Weak inflation data dents euro, sparks ECB policy action talk


(MENAFN– ecpulse) The Euro has finally let go and made its way sharply back to below $1.36, seeing it drop over the last week to a two week low after consolidating around the key $1.38 level, its highest level in nearly two years for around a week.

Economic recovery in the Eurozone is feeble!

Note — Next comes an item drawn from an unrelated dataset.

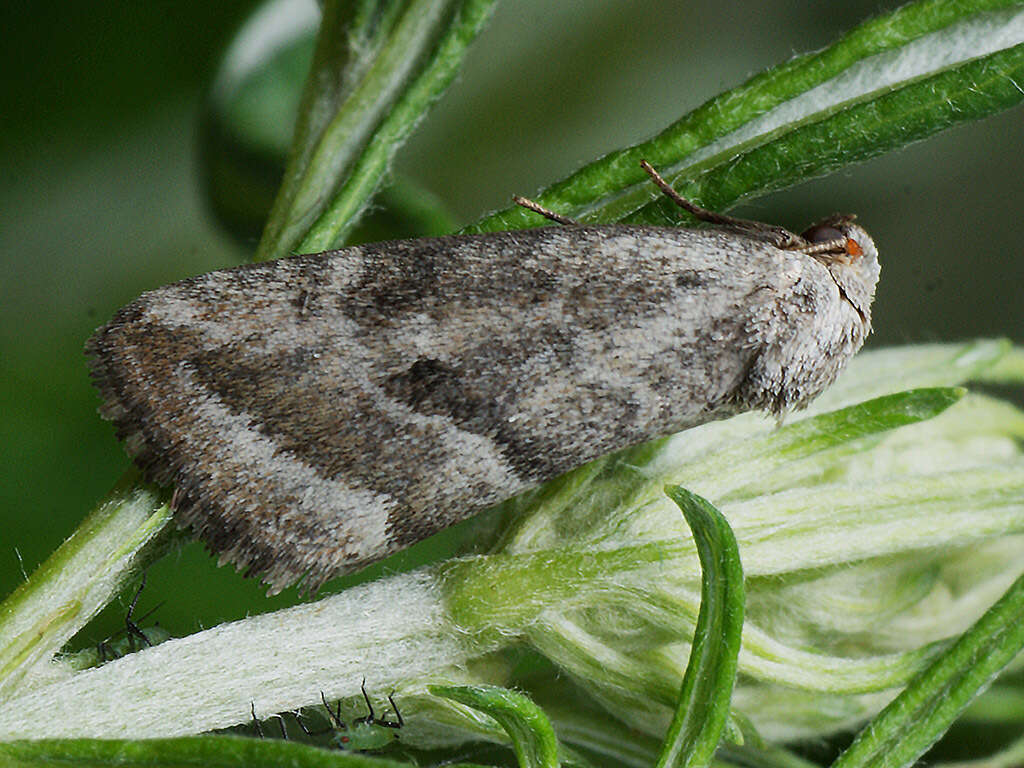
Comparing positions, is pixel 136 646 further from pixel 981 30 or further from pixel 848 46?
pixel 981 30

That was essentially the prognosis from two key economic indicators published last week, fueling speculation that the European Central Bank will cut interest rate to help the economy amid lower than expected inflation rates and record high jobless rate.

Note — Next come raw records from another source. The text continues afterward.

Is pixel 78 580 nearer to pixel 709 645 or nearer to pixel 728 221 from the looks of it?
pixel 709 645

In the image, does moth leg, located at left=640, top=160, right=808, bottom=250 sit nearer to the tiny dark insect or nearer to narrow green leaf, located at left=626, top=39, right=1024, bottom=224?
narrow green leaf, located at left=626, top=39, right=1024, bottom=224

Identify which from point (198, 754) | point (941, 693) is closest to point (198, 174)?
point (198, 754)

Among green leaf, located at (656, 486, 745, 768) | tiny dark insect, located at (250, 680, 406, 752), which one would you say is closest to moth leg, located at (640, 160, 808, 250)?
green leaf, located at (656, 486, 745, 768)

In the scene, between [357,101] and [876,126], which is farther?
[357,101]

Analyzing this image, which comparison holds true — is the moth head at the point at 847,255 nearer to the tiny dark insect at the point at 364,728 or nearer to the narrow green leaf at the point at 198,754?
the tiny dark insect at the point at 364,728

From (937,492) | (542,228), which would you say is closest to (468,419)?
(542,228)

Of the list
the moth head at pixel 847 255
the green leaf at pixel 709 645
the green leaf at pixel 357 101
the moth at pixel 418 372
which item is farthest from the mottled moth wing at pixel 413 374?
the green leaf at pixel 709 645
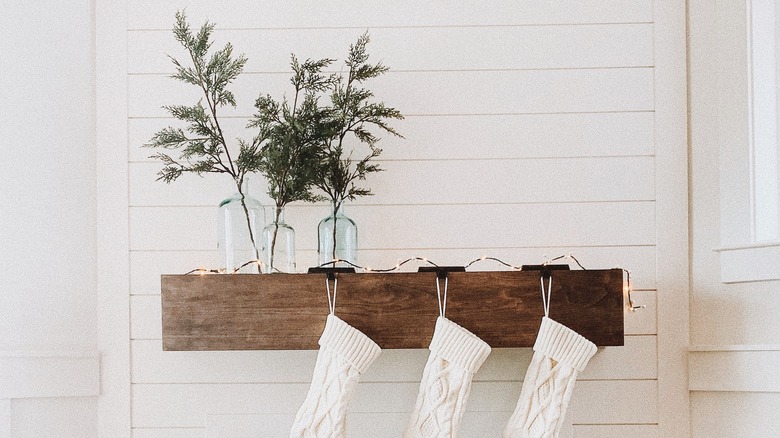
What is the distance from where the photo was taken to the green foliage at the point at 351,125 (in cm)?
192

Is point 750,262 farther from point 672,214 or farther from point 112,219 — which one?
point 112,219

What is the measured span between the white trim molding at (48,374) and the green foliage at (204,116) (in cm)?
50

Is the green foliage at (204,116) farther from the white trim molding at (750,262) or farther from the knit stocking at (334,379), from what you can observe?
the white trim molding at (750,262)

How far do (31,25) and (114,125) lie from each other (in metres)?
0.31

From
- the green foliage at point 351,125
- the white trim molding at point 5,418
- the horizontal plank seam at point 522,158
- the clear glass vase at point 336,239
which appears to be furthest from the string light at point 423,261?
the white trim molding at point 5,418

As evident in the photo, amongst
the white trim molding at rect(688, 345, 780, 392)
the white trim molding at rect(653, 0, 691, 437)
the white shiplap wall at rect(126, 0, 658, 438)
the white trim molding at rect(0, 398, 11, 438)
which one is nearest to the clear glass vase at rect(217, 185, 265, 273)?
the white shiplap wall at rect(126, 0, 658, 438)

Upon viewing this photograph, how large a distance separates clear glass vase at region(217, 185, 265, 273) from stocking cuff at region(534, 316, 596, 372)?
70 centimetres

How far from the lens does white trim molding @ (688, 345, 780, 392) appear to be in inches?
71.7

The number of people out of work in the countries using the euro currency rose slightly in September, as labor market continue to suffer for months if not years to come while inflation fell more than expected — both signs of a weak economy.

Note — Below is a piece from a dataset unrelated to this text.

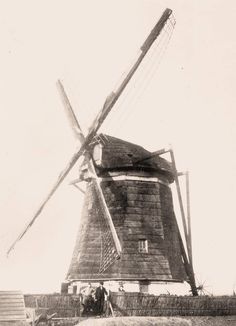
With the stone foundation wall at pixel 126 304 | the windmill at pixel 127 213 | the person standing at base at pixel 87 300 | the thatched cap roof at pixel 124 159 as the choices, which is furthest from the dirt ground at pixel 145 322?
the thatched cap roof at pixel 124 159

The data, which showed Eurozone unemployment stuck at a record high of 12.2 percent and inflation at its lowest level in four years, served as a reminder that a long convalescence lies ahead for Europe, which contradicts with other positive economic news recently, notably an end to the recession in Spain.

Spain, one of the countries hit hardest by the euro zone debt crisis, returned to growth in the third quarter of 2013.

The euro was earlier weighed by comments made by ECB Governing Council member Ewald Nowotny, who said the central bank it is prepared to provide more liquidity when cheap long-term loans it made in late 2011 and early 2012 expire.

Renewed pressure on the euro pushed the dollar index higher to a two-week high last week after a two-day Federal Reserve meeting statement showed the Fed’s policy decision was deemed less dovish than expected although the central bank maintained its bond buying program.

In a statement released after the conclusion of its policy meeting, the Fed decided to continue buying $85 billion in bonds every month and keep its benchmark short-term interest rate near zero.

The Fed pointed to fiscal policy (government spending cuts, the shutdown and debt ceiling debate) as "restraining economic growth."

The central bank has been buying $85 billion in bonds every month since September 2012, and has said it will continue to do so until the job market improves substantially. The program is now nearing $1 trillion in total, yet that goal remains elusive.